QUESTIONS ON THE MATERIAL:
A. According to the restroom hygiene article, why is the heightened awareness around health and hygiene not going away any time soon? Answer in one to three sentences.
B. Copy from the restroom hygiene article the stretch from "The survey also" through "clean, well-maintained restrooms.", word for word.
C. Carry the restroom hygiene article forward from its last sentence.

READING TEXT:
-------------------------

It’s been two full years since the COVID-19 pandemic changed all of our lives. Two years is a long time to live life in a bubble. I know many people will understand when I say I’m so tired of COVID and all of its restrictions! We want to get on with our lives and have everything return to normal. But here’s the thing, COVID is not going away just because we wish it would.
The latest data suggests the virus will shift to an endemic, following seasonal patterns much like the flu. Most likely, people will need to get annual vaccines to protect themselves against severe illness — again, just like the flu.
Given this information, it’s reasonable to conclude that the heightened awareness around health and hygiene is not going away any time soon. So, two years after COVID, it boggles my mind when I enter a restroom and have to manually touch the soap dispenser and faucet — especially when I’m attending industry events. I don’t leave feeling clean, that’s for sure. I’m reaching for my hand sanitizer as soon as I exit the facilities.
One positive side effect of the pandemic, is roughly half the population believes public restrooms are now cleaner and in better condition than they were pre-COVID, according to Bradley Corp.’s Healthy Handwashing Survey, released earlier this year.
The survey also reported that unclean restrooms tarnish the reputation of a business — 51% of Americans say unclean public restrooms show poor management, which is up from 39% in 2021. Respondents also report that encountering neglected restrooms lowers their opinion of the establishment (43%) and shows the business doesn’t care about its customers (38%). On the flip side, almost 60% say they are likely to spend more cash at a business with clean, well-maintained restrooms.

-------------------------

[Stored items]
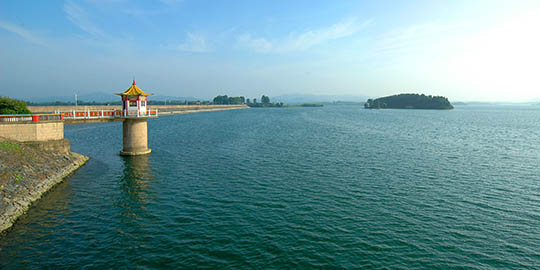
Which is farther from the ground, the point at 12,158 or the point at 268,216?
the point at 12,158

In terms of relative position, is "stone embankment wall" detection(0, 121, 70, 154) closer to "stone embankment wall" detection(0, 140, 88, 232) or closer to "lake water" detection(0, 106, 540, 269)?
"stone embankment wall" detection(0, 140, 88, 232)

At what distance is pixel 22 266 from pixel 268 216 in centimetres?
1286

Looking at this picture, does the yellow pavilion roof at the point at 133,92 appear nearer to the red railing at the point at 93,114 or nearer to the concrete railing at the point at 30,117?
the red railing at the point at 93,114

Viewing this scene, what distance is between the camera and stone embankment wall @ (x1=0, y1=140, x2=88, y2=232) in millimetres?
19328

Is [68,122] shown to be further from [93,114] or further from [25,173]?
[25,173]

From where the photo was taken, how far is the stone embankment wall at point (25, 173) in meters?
19.3

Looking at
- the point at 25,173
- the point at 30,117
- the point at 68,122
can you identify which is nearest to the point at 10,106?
the point at 30,117

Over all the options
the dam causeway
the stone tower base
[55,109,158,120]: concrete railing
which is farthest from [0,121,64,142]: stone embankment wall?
the stone tower base

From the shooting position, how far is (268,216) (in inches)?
788

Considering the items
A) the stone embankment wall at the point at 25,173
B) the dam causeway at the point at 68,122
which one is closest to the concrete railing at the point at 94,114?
the dam causeway at the point at 68,122

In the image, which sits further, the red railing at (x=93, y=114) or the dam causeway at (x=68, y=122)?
the red railing at (x=93, y=114)

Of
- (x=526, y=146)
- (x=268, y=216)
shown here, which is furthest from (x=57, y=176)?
(x=526, y=146)

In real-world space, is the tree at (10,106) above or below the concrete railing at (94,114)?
above

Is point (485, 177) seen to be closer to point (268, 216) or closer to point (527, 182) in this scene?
point (527, 182)
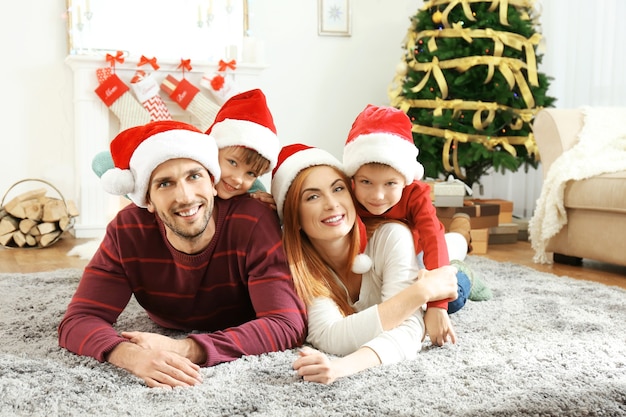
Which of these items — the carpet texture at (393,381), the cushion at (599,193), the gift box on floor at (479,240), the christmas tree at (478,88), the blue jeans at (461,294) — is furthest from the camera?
the christmas tree at (478,88)

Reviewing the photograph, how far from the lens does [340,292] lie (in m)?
1.77

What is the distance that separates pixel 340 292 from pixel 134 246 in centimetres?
54

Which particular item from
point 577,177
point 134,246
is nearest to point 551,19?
point 577,177

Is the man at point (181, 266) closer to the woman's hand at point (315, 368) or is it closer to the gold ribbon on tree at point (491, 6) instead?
the woman's hand at point (315, 368)

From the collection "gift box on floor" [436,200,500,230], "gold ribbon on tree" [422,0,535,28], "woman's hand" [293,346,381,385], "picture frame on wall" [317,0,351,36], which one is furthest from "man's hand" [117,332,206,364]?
"picture frame on wall" [317,0,351,36]

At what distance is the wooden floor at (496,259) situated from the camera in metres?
3.01

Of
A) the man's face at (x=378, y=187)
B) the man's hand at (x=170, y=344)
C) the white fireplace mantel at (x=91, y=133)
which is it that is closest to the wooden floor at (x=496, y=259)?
the white fireplace mantel at (x=91, y=133)

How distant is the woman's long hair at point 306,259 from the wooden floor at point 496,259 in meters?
1.54

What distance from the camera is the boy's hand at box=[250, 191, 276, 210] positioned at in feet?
5.89

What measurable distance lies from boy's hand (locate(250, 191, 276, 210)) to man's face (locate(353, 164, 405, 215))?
A: 0.23 metres

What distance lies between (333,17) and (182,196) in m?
3.77

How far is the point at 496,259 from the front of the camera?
11.3 ft

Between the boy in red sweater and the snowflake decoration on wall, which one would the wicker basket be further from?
the boy in red sweater

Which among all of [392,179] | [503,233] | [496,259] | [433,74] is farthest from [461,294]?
[433,74]
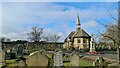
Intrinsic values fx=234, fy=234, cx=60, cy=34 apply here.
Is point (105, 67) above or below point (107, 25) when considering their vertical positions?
below

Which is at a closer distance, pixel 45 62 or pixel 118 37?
pixel 45 62

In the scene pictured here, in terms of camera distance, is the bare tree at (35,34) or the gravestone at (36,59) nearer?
the gravestone at (36,59)

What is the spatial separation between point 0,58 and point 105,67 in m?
12.2

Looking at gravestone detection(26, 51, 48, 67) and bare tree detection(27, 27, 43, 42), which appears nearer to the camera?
gravestone detection(26, 51, 48, 67)

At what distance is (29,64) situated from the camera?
44.1 feet

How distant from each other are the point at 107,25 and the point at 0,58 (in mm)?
11644

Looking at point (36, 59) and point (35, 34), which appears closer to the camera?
point (36, 59)

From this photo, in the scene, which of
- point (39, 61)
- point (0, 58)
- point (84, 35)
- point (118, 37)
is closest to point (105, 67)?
point (118, 37)

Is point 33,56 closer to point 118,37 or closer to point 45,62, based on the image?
point 45,62

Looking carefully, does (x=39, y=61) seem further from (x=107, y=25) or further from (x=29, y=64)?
(x=107, y=25)

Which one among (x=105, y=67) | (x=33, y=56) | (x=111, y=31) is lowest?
(x=105, y=67)

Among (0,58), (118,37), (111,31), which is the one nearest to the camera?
(118,37)

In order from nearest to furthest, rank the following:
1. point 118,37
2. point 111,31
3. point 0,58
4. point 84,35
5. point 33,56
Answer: point 33,56
point 118,37
point 111,31
point 0,58
point 84,35

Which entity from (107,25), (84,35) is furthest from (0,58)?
(84,35)
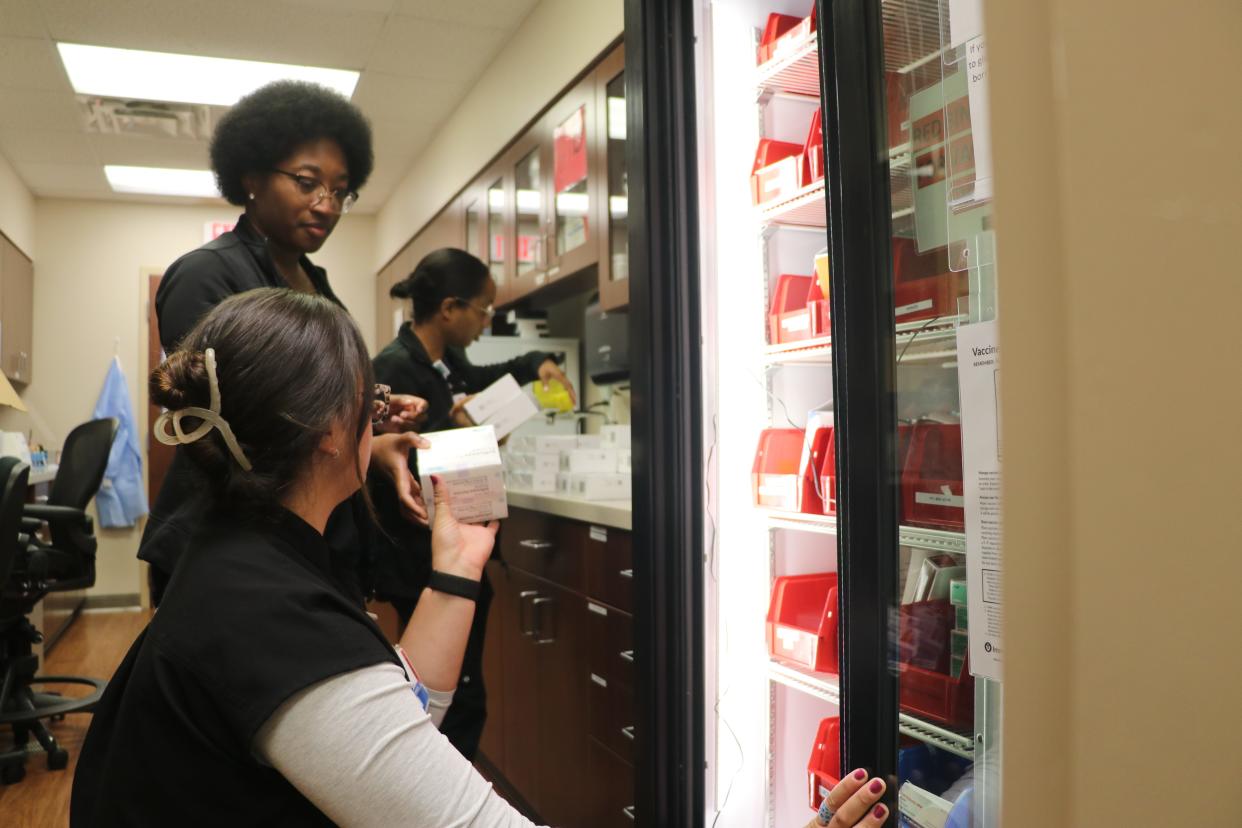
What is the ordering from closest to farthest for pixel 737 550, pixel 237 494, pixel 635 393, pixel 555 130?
pixel 237 494
pixel 635 393
pixel 737 550
pixel 555 130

-------------------------

RESPONSES FOR EACH TASK:
A. The latest data suggests COVID-19 will become endemic and follow seasonal patterns much like the flu. People will most likely need annual vaccines to protect themselves against severe illness.

B.
The survey also reported that unclean restrooms tarnish the reputation of a business — 51% of Americans say unclean public restrooms show poor management, which is up from 39% in 2021. Respondents also report that encountering neglected restrooms lowers their opinion of the establishment (43%) and shows the business doesn’t care about its customers (38%). On the flip side, almost 60% say they are likely to spend more cash at a business with clean, well-maintained restrooms.

C.
As you can imagine, 84% of respondents say it was important for public restrooms to be equipped with touchless fixtures, and 63% say they are more likely to return to a business that offers no-touch capabilities in its restrooms.
“In fact, Americans view touch-free technology as the number one feature that makes them feel safer from germs in restrooms,” said Jon Dommisse, vice president of marketing and corporate communication for Bradley Corp. “Touchless features are also Americans’ most requested improvement in restrooms. More cleaning/restocking takes second place.”
The survey notes Americans consider touchless faucets, soap dispensers, flushers and even restroom entrance door as their top four most important touchless restroom features.
I don’t see any new building or facility opting for non-touchless restroom fixtures going forward in this post-COVID, hygiene-focused world (and if they do, it’s the engineer’s job to point out the data supporting touchless), but existing buildings should be looking to upgrade their facilities. Engineers can help their customers by specifying smart, reliable products to help customers save money on maintenance, operation and conserve water at the same time.